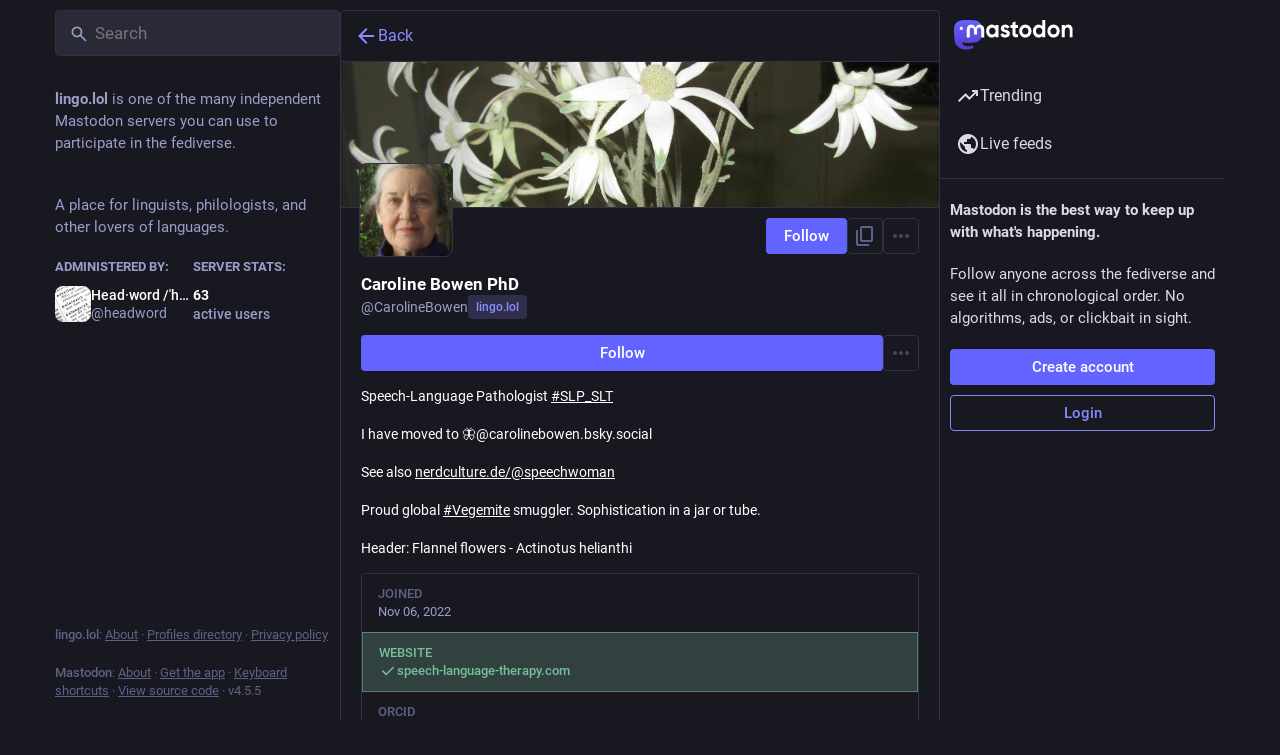

--- FILE ---
content_type: text/javascript
request_url: https://lingo.lol/packs/home-fill-Coz6pq9r.js
body_size: 293
content:
import{r as t}from"./index-TEHZzOO_.js";const o=e=>t.createElement("svg",{xmlns:"http://www.w3.org/2000/svg",height:24,viewBox:"0 -960 960 960",width:24,...e},t.createElement("path",{d:"M160-120v-480l320-240 320 240v480H560v-280H400v280H160Z"}));export{o as S};
//# sourceMappingURL=home-fill-Coz6pq9r.js.map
- - - -
In the listing, how many lines hold "fill"? Answer with a bare number.

2